Sunday, 19 July 2015

Tested to destruction


‘I have a higher IQ than Stephen Hawking. I have a higher IQ than Einstein.’  So said one of the boys competing in Channel 4’s Child Genius, which is run in association with Mensa, ‘the high IQ society’.   

Full disclosure: I have a lower IQ than either Hawking or Einstein. I know, because I was tested by an educational psychologist when I was 12 along with my three younger siblings – my mother probably negotiated a cut rate for the four of us.

Even fuller disclosure: I have a lower IQ than most of my siblings. You might think this explains why I believe IQs are a lot of hokum, and you may be right, though I’m inclined to attribute it to less subjective factors. I can’t remember what I thought about all this when I was 12, but since then I’ve interacted with a lot of people, and the idea that they could all be placed on a single scale and assigned a number that would tell me anything useful about them has come to seem increasingly absurd. I don’t mean to suggest that there aren’t plenty of people a lot cleverer than me in lots of different ways. But I do think the different ways are as important as the cleverness, which can reveal itself suddenly in unexpected moments, or slowly over time.

IQ testing was once integral to British education policy. It came to light decades ago that Cyril Burt, the psychologist behind the tripartite system of secondary education established by the 1944 act, had falsified his research. In The Mismeasure of Man, published in 1981, the evolutionary biologist Stephen Jay Gould raised the lid on the whole murky history of IQ testing, exposing the statistical fallacies, cultural assumptions and circular arguments on which the construct depends.
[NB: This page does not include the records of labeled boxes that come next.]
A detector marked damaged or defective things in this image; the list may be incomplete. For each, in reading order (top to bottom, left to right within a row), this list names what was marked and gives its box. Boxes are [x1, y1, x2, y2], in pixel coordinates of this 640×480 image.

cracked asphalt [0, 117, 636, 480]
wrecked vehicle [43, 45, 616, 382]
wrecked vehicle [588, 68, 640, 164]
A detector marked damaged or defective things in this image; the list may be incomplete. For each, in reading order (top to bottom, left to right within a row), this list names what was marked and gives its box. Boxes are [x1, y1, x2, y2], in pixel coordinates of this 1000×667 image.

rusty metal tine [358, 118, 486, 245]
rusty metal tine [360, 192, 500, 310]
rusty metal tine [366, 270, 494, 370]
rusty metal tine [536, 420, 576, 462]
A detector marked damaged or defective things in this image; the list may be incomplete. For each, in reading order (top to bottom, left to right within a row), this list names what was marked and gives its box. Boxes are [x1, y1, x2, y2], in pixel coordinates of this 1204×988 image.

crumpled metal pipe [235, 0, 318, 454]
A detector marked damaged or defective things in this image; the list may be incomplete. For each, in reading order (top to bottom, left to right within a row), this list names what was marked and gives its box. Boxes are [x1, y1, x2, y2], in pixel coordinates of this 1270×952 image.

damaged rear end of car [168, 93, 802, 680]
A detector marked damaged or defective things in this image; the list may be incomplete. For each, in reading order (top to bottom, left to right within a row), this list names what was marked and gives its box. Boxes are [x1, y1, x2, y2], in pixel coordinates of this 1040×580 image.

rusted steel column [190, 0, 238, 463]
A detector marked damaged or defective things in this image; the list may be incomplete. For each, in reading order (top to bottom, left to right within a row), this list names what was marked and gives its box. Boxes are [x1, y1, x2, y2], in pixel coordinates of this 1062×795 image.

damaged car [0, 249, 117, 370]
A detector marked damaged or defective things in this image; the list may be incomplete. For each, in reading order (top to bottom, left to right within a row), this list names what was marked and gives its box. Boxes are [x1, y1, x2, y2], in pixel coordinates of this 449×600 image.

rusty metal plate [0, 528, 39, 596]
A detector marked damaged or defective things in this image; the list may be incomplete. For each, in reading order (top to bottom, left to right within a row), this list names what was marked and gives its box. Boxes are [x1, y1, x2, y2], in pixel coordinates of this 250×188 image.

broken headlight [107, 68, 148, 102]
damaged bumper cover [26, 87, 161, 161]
And yet as recently as 1994, a couple of American academics, Herrnstein and Murray, were willing to argue in The Bell Curve that IQ is real, measurable and resistant to change over generations – and that, by the way, the average IQ of African Americans was 15 points below that of white folks and likely to remain so.

At least Child Genius has a healthy ethnic mix. It is also essentially a game show, with ‘sudden death’ rounds that defy the most basic principles of educational testing, and therefore not to be taken seriously. It might be one of the more cruel examples of reality TV, exploiting children for our entertainment and turning their remarkable abilities into circus acts. But better that the concept of IQ should find its natural home here, alongside Big Brother and I’m a Celebrity Get Me Out of Here, than influencing public policy.   

Truth-telling and the right to publish

This piece has previously appeared in the Bangladesh Daily Star

The career of the British concert pianist James Rhodes has been anything but conventional. He was more or less self-taught until he was 13. He never attended music college. After leaving school, he gave up the piano for more than ten years. 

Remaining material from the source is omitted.